Da kam ihr der Zufall zur Hilfe. Aus einer Gruppe von Jugendlichen, die sehr eilig unterwegs waren, rempelte ein Junge den Fremden von hinten an. Daher drehte er sich wieder um – in Kerstins Richtung. Nun kam er nicht umhin, sie anzuschauen. Kerstin lächelte ihn an. Er lächelte zurück. Kerstin blieb stehen. Und er kam auf sie zu.

„Jo?“, fragte er. Sie nannte sich Joanna im Portal.

„Soulman?“, erwiderte Kerstin.

Er sah kurz verlegen auf seine Schuhspitzen. Edle schwarze Slipper. Dann sah er, ohne den Kopf zu bewegen, nach oben.

„Schön dich zu treffen, Jo, war mir aber nicht ganz sicher, ob du es bist.“

„Kann ich verstehen“, unterstützte ihn Kerstin, „ich wusste auch nicht, ob ich dich ansprechen sollte.“

Sie fügte verbindlich hinzu: „Man muss ja immer so schnell entscheiden.“

„O ja“, pflichtete er ihr bei.

Kerstin fuhr fort: „Wie geht es dir?“

„Wieder besser, ich hatte eine Erkältung.“

Kerstin sagte ihren Standardsatz: „Ich habe selten eine Erkältung, meist nur, nachdem ich verreist war.“

Nicht sehr originell, dachte sie, doch diese Standards waren auch kleine Inseln, auf die man sich bei Gesprächen retten konnte.

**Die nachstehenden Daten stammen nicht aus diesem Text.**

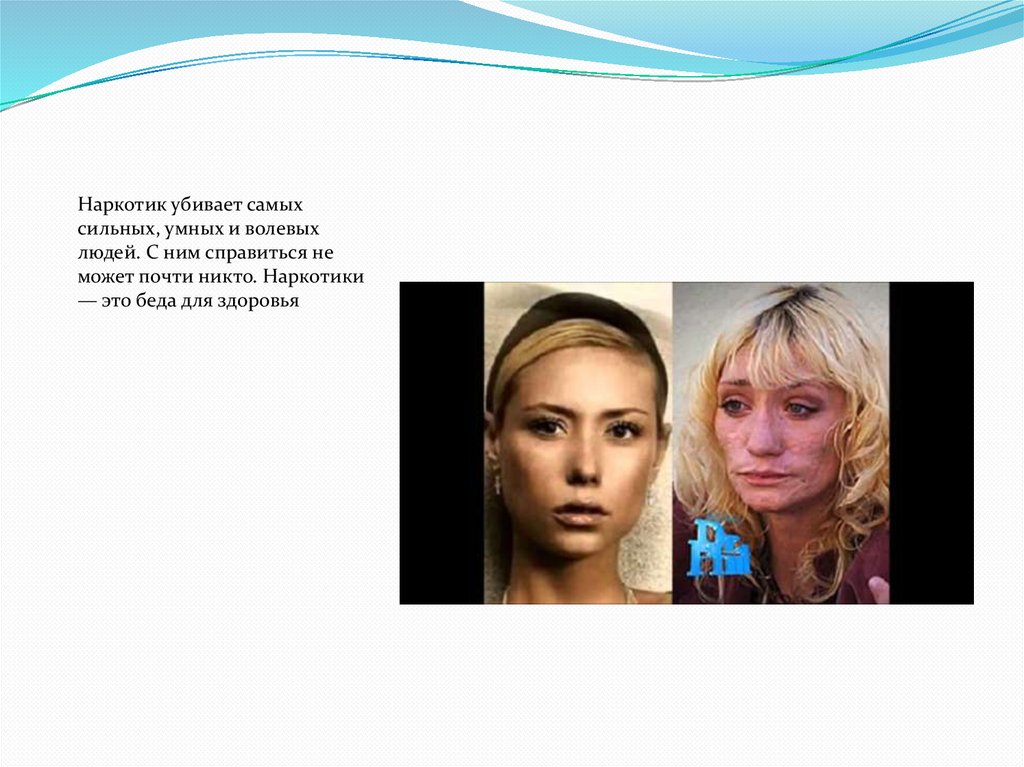 Наркотик убивает самых сильных, умных и волевых людей. С ним справиться не может почти никто. Наркотики — это беда для здоровья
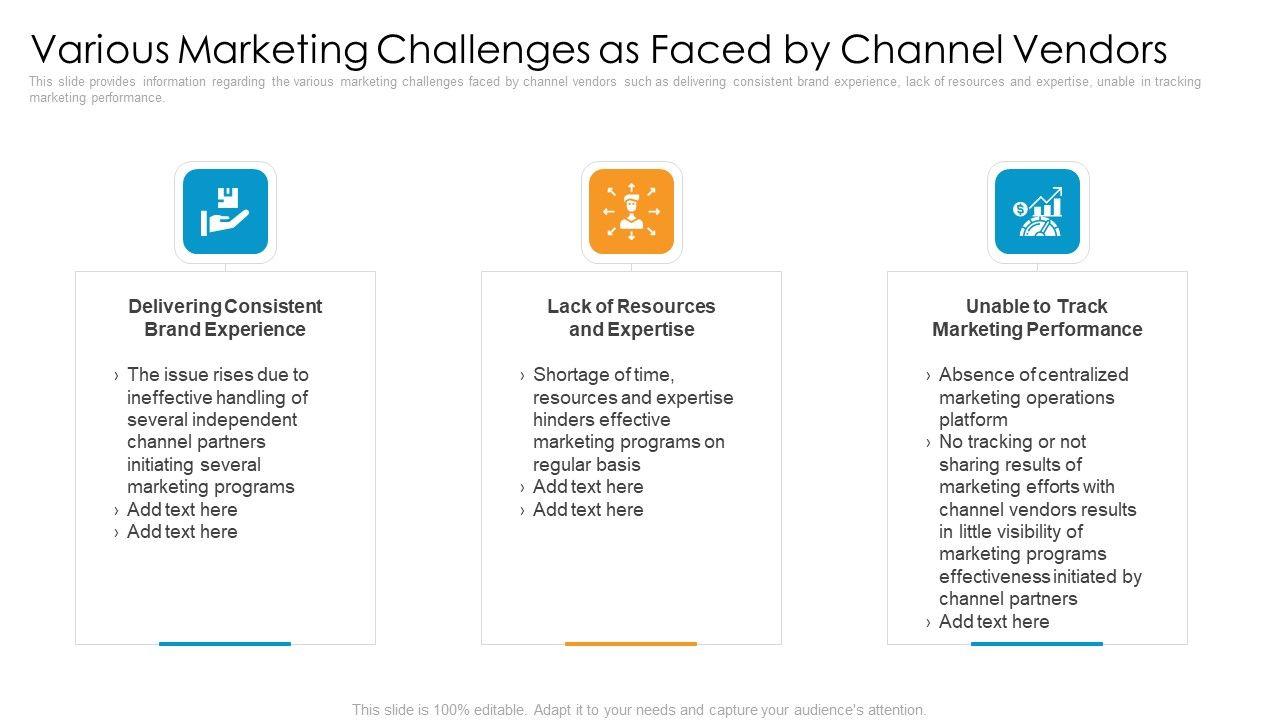 Various Marketing Challenges as Faced by Channel Vendors

This slide provides information regarding the various marketing challenges faced by channel vendors such as delivering consistent brand experience, lack of resources and expertise, unable in tracking marketing performance.

Delivering Consistent Brand Experience

› The issue rises due to ineffective handling of several independent channel partners initiating several marketing programs
› Add text here
› Add text here

Lack of Resources and Expertise

› Shortage of time, resources and expertise hinders effective marketing programs on regular basis
› Add text here
› Add text here

Unable to Track Marketing Performance

› Absence of centralized marketing operations platform
› No tracking or not sharing results of marketing efforts with channel vendors results in little visibility of marketing programs effectiveness initiated by channel partners
› Add text here

This slide is 100% editable. Adapt it to your needs and capture your audience's attention.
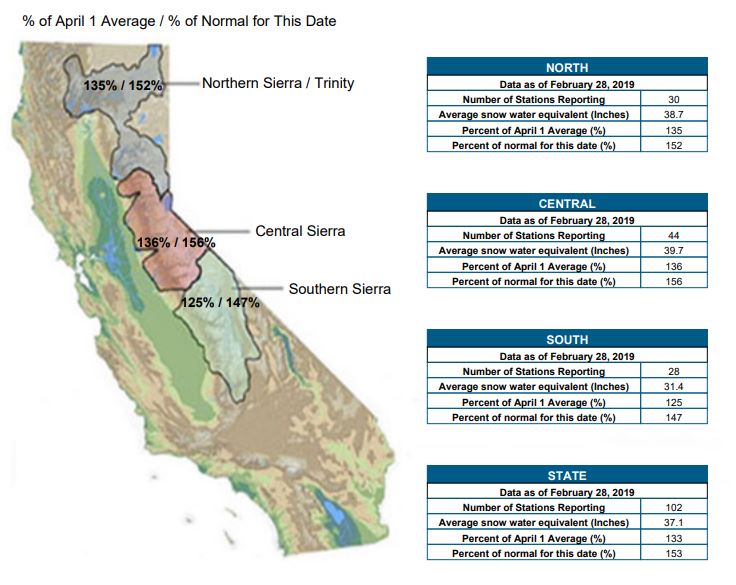 % of April 1 Average / % of Normal for This Date

135% / 152%
Northern Sierra / Trinity

136% / 156%
Central Sierra

125% / 147%
Southern Sierra

| NORTH | |
|---|---|
| Data as of February 28, 2019 | |
| Number of Stations Reporting | 30 |
| Average snow water equivalent (Inches) | 38.7 |
| Percent of April 1 Average (%) | 135 |
| Percent of normal for this date (%) | 152 |

| CENTRAL | |
|---|---|
| Data as of February 28, 2019 | |
| Number of Stations Reporting | 44 |
| Average snow water equivalent (Inches) | 39.7 |
| Percent of April 1 Average (%) | 136 |
| Percent of normal for this date (%) | 156 |

| SOUTH | |
|---|---|
| Data as of February 28, 2019 | |
| Number of Stations Reporting | 28 |
| Average snow water equivalent (Inches) | 31.4 |
| Percent of April 1 Average (%) | 125 |
| Percent of normal for this date (%) | 147 |

| STATE | |
|---|---|
| Data as of February 28, 2019 | |
| Number of Stations Reporting | 102 |
| Average snow water equivalent (Inches) | 37.1 |
| Percent of April 1 Average (%) | 133 |
| Percent of normal for this date (%) | 153 |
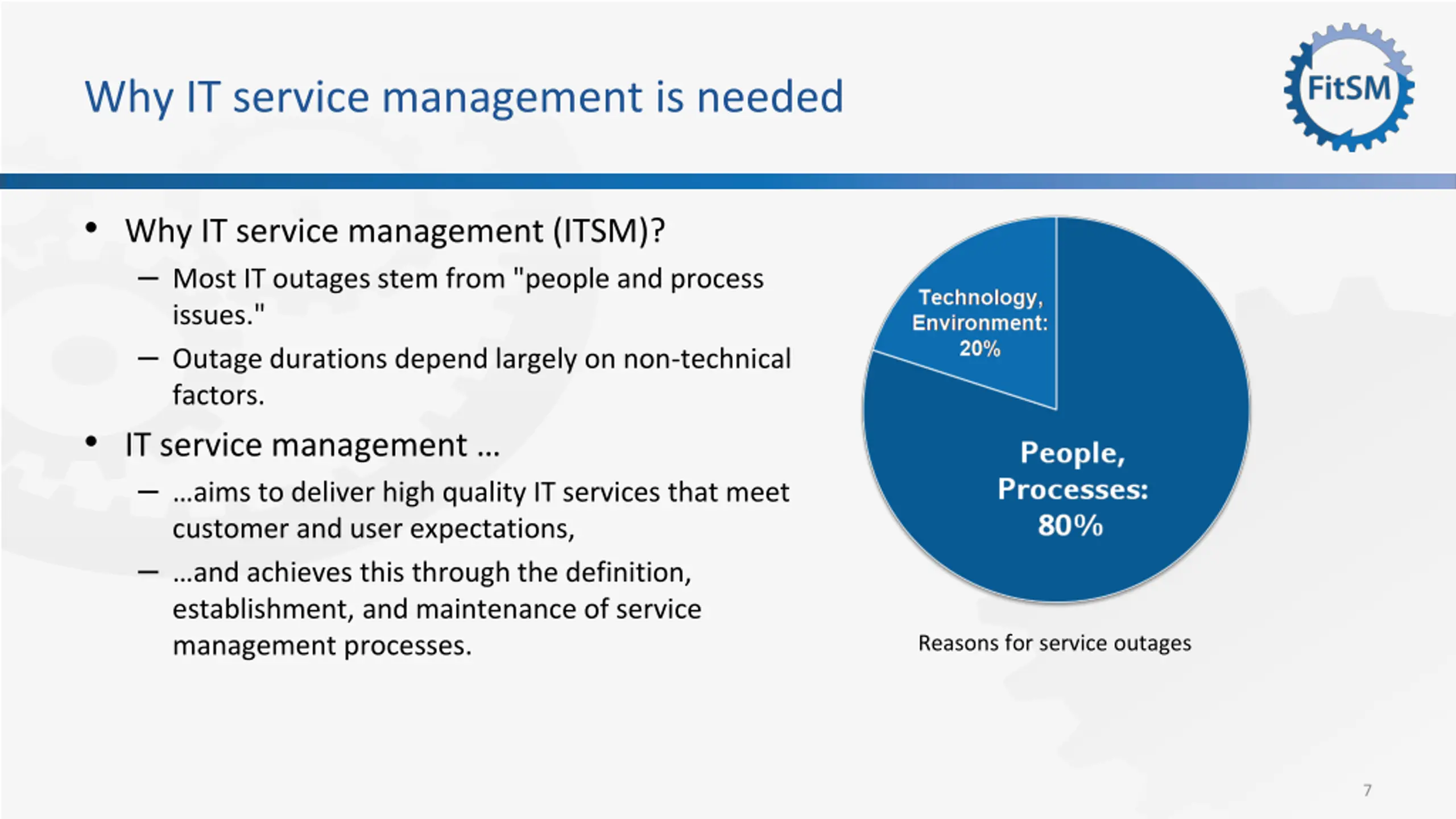 Why IT service management is needed

FitSM

• Why IT service management (ITSM)?
– Most IT outages stem from "people and process issues."
– Outage durations depend largely on non-technical factors.

• IT service management …
– …aims to deliver high quality IT services that meet customer and user expectations,
– …and achieves this through the definition, establishment, and maintenance of service management processes.

Technology, Environment: 20%

People, Processes: 80%

Reasons for service outages

7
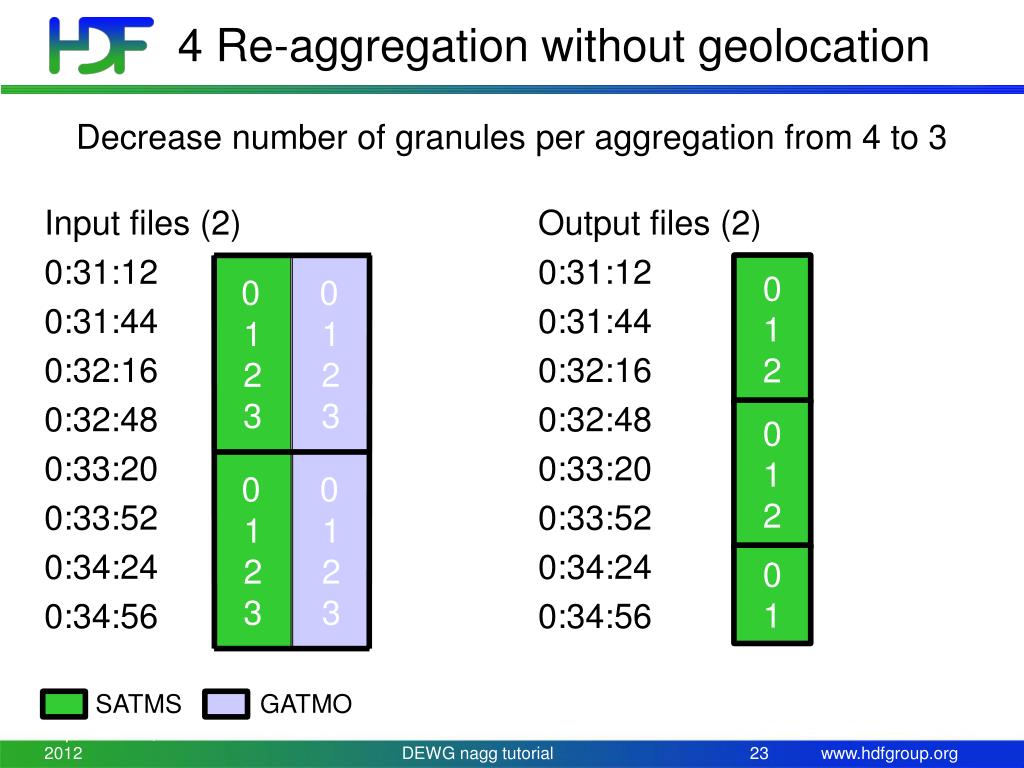 HDF 4 Re-aggregation without geolocation

Decrease number of granules per aggregation from 4 to 3

Input files (2)
0:31:12
0:31:44
0:32:16
0:32:48
0:33:20
0:33:52
0:34:24
0:34:56

0 1 2 3
0 1 2 3
0 1 2 3
0 1 2 3

Output files (2)
0:31:12
0:31:44
0:32:16
0:32:48
0:33:20
0:33:52
0:34:24
0:34:56

0 1 2
0 1 2
0 1

SATMS GATMO

2012 DEWG nagg tutorial 23 www.hdfgroup.org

Überraschende Antworten gab es darauf nicht, von Soulman gar keine.

„Ja, jetzt hat es doch mal geklappt mit einem Treffen“, fuhr sie fort.

Er schaute wieder nach unten auf seine Schuhspitzen und blickte daraufhin nach oben.

„Mmh …“

„Wenn es dir gerade nicht passt, können wir was im Portal vereinbaren.“

„Nein, ich möchte dich gerne auf einen Kaffee einladen oder was anderes, was du magst.“

„Da sage ich nicht nein.“ Kerstin lächelte ihn an. „Hier gibt es eine angenehme Cafeteria.“

Sie fuhren mit der Rolltreppe ins obere Geschoss.

„Kaufst du denn oft hier ein?“, fragte Kerstin.

„Wenn ich hier am Ort bin, gehe ich meist mal durch. Auch wenn ich was Bestimmtes besorgen will. Beim Optiker bin ich Kunde. Der hat einmal im Jahr eine Aktion, deshalb bin ich auf ihn gekommen.“

„Ja, ich gehe auch zu ihm. Habe mir bei den Aktionen schon einige preiswerte Brillen besorgt. Die teuren kaufe ich aber auch dort.“

Die Cafeteria war fast leer, so hatten sie die freie Auswahl. Und suchten sich einen Platz am Fenster. Das Selbstbedienungsrestaurant war hell und freundlich, die hohen Fenster allerdings unansehnlich, verkratzt und teilweise blind.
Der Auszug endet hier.